EXERCISE AIM:
Write out every one of the records below word for word, changing nothing.

[Excerpts of bounding box data]
+ + + + +
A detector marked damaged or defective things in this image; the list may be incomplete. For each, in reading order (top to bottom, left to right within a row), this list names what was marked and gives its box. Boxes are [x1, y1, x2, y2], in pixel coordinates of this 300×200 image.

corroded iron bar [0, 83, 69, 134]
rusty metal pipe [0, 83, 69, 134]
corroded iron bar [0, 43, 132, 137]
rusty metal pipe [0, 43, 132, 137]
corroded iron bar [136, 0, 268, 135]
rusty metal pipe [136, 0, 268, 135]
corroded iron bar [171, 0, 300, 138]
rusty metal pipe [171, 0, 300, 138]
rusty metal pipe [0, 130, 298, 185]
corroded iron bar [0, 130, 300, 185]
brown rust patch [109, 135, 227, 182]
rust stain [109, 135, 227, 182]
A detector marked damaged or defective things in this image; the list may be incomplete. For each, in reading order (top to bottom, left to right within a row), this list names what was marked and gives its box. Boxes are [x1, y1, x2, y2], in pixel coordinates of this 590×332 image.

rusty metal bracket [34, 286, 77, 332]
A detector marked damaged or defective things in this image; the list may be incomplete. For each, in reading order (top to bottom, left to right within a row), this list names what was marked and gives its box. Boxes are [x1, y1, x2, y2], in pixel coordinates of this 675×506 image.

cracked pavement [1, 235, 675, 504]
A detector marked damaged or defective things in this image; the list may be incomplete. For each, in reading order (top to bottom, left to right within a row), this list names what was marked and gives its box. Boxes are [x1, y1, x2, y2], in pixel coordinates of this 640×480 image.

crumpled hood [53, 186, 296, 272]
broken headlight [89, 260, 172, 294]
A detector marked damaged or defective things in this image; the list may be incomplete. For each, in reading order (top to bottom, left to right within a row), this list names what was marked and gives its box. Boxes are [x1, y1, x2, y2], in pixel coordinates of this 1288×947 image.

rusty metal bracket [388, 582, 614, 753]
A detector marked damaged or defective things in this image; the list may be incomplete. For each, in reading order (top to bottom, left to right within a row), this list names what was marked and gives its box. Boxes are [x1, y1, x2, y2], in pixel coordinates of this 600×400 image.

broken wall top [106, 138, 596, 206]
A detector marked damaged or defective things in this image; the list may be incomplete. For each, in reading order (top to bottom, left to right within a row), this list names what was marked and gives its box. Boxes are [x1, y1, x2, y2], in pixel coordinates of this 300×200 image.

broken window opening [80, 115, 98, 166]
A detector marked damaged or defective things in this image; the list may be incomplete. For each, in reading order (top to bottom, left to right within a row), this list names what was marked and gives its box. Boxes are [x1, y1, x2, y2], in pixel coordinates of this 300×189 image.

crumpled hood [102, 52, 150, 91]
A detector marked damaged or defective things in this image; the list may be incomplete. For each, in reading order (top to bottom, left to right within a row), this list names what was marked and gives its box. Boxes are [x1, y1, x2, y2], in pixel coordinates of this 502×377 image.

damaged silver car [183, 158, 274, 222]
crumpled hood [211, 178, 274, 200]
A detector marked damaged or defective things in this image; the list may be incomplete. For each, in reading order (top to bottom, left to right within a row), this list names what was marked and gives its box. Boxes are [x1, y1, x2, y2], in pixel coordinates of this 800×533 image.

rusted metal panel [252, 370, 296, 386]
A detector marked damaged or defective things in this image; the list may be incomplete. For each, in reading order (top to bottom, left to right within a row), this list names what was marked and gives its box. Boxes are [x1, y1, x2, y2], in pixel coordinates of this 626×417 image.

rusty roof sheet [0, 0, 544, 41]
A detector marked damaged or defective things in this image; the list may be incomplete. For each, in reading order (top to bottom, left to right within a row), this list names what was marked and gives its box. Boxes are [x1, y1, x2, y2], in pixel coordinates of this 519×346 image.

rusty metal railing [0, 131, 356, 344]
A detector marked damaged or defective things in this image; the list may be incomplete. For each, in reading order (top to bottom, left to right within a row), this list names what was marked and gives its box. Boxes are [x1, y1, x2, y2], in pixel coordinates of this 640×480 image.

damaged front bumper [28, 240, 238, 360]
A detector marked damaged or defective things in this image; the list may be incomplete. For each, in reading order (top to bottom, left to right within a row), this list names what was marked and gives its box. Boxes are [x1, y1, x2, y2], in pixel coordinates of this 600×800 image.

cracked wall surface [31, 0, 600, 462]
+ + + + +
WRITTEN REPLY:
A detector marked damaged or defective things in this image; the list may be incomplete. For each, in reading order (top to bottom, left to right within a row), this list names what was marked and gives its box. Boxes are [x1, y1, x2, y2], in pixel coordinates of this 300×200 image.

corroded iron bar [0, 83, 69, 134]
rusty metal pipe [0, 83, 69, 134]
corroded iron bar [0, 43, 132, 137]
rusty metal pipe [0, 43, 132, 137]
corroded iron bar [136, 0, 268, 135]
rusty metal pipe [136, 0, 268, 135]
corroded iron bar [171, 0, 300, 138]
rusty metal pipe [171, 0, 300, 138]
rusty metal pipe [0, 130, 298, 185]
corroded iron bar [0, 130, 300, 185]
brown rust patch [109, 135, 227, 182]
rust stain [109, 135, 227, 182]
A detector marked damaged or defective things in this image; the list may be incomplete. For each, in reading order (top to bottom, left to right within a row), this list names what was marked and gives its box. Boxes are [x1, y1, x2, y2], in pixel coordinates of this 590×332 image.

rusty metal bracket [34, 286, 77, 332]
A detector marked damaged or defective things in this image; the list may be incomplete. For each, in reading order (top to bottom, left to right within a row), this list names what was marked and gives its box. Boxes are [x1, y1, x2, y2], in pixel coordinates of this 675×506 image.

cracked pavement [1, 235, 675, 504]
A detector marked damaged or defective things in this image; the list may be incomplete. For each, in reading order (top to bottom, left to right within a row), this list names what was marked and gives its box. Boxes are [x1, y1, x2, y2], in pixel coordinates of this 640×480 image.

crumpled hood [53, 186, 296, 272]
broken headlight [89, 260, 172, 294]
A detector marked damaged or defective things in this image; the list may be incomplete. For each, in reading order (top to bottom, left to right within a row), this list names what was marked and gives its box. Boxes are [x1, y1, x2, y2], in pixel coordinates of this 1288×947 image.

rusty metal bracket [388, 582, 614, 753]
A detector marked damaged or defective things in this image; the list may be incomplete. For each, in reading order (top to bottom, left to right within a row), this list names what was marked and gives its box. Boxes are [x1, y1, x2, y2], in pixel coordinates of this 600×400 image.

broken wall top [106, 138, 596, 206]
A detector marked damaged or defective things in this image; the list may be incomplete. For each, in reading order (top to bottom, left to right within a row), this list names what was marked and gives its box. Boxes are [x1, y1, x2, y2], in pixel coordinates of this 300×200 image.

broken window opening [80, 115, 98, 166]
A detector marked damaged or defective things in this image; the list may be incomplete. For each, in reading order (top to bottom, left to right within a row), this list names what was marked and gives its box. Boxes are [x1, y1, x2, y2], in pixel coordinates of this 300×189 image.

crumpled hood [102, 52, 150, 91]
A detector marked damaged or defective things in this image; the list may be incomplete. For each, in reading order (top to bottom, left to right within a row), this list names what was marked and gives its box. Boxes are [x1, y1, x2, y2], in pixel coordinates of this 502×377 image.

damaged silver car [183, 158, 274, 222]
crumpled hood [211, 178, 274, 200]
A detector marked damaged or defective things in this image; the list may be incomplete. For each, in reading order (top to bottom, left to right within a row), this list names what was marked and gives its box. Boxes are [x1, y1, x2, y2], in pixel coordinates of this 800×533 image.

rusted metal panel [252, 370, 296, 386]
A detector marked damaged or defective things in this image; the list may be incomplete. For each, in reading order (top to bottom, left to right within a row), this list names what was marked and gives its box. Boxes are [x1, y1, x2, y2], in pixel coordinates of this 626×417 image.

rusty roof sheet [0, 0, 544, 41]
A detector marked damaged or defective things in this image; the list may be incomplete. For each, in reading order (top to bottom, left to right within a row), this list names what was marked and gives its box. Boxes are [x1, y1, x2, y2], in pixel coordinates of this 519×346 image.

rusty metal railing [0, 131, 356, 344]
A detector marked damaged or defective things in this image; the list may be incomplete. For each, in reading order (top to bottom, left to right within a row), this list names what was marked and gives its box. Boxes are [x1, y1, x2, y2], in pixel coordinates of this 640×480 image.

damaged front bumper [28, 240, 238, 360]
A detector marked damaged or defective things in this image; the list may be incomplete. For each, in reading order (top to bottom, left to right within a row), this list names what was marked and gives its box. Boxes are [x1, y1, x2, y2], in pixel coordinates of this 600×800 image.

cracked wall surface [31, 0, 600, 462]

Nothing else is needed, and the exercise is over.